Prompt (single message):

Define contracts for <feature>. Provide request/response shapes (types, constraints, examples,
validation rules), endpoints (method, path, auth, params, responses/errors), and persistence
changes (schema deltas, migrations, back/forward compatibility, backfill/rollback strategy).

What you’ll get:

  • Contracts catalog and endpoint specs
  • Schema/migration plan with compatibility
  • Policies: versioning, pagination, idempotency, rate limits, error model

5) Validation plan (tests, non‑functional)

Prompt (single message):

Create a validation strategy for <feature>. Include Unit/Integration/E2E matrix, fixtures/data,
non‑functional checks (performance/security/resilience) with thresholds, observability plan
(signals/dashboards/alerts), rollout validation (canary/flags/smoke), and rollback triggers.

What you’ll get:

  • Validation plan mapped to acceptance
  • Observability and rollout checks
  • Clear rollback triggers and evidence

Exit criteria and handoffs

  • Spec complete: overview, goals/non‑goals, architecture, endpoints, data, risks, validation, rollout, decisions
  • Review sign‑offs across product/engineering/QA/security/data/ops
  • Implementation backlog: tasks, migrations, observability, spikes; milestones/owners
  • Compatibility and rollback plans documented

Quick reference

Prompt templates

Read with intention: Summarize current behavior and dependencies for <feature>; add a sequence diagram.
Plan the change: Goals/Non‑Goals, metrics, acceptance, milestones, risks/spikes, open questions.
Architecture sketch: Components/boundaries, critical sequence, error model, options matrix.
Contracts: Request/response shapes, endpoints, schema/migrations, compatibility and rollback.
Validation: Test matrix, non‑functional, observability, rollout validation, rollback triggers.

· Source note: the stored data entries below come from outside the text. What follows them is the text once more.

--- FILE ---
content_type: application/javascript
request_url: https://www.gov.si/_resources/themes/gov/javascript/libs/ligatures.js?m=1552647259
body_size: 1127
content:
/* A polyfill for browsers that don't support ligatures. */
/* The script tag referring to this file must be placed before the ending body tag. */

Developer‑run verification (optional)

# Manage spec artifacts on a design branch
git switch -c design/<feature-slug>-spec
git add <spec-path> && git diff --staged && git commit -m "design: spec for <feature-slug>"

Closing note

Amp coordinates work from prompts and returns synthesized results—not raw logs. Keep specs concise, decisions explicit, and contracts testable to enable smooth handoffs into build.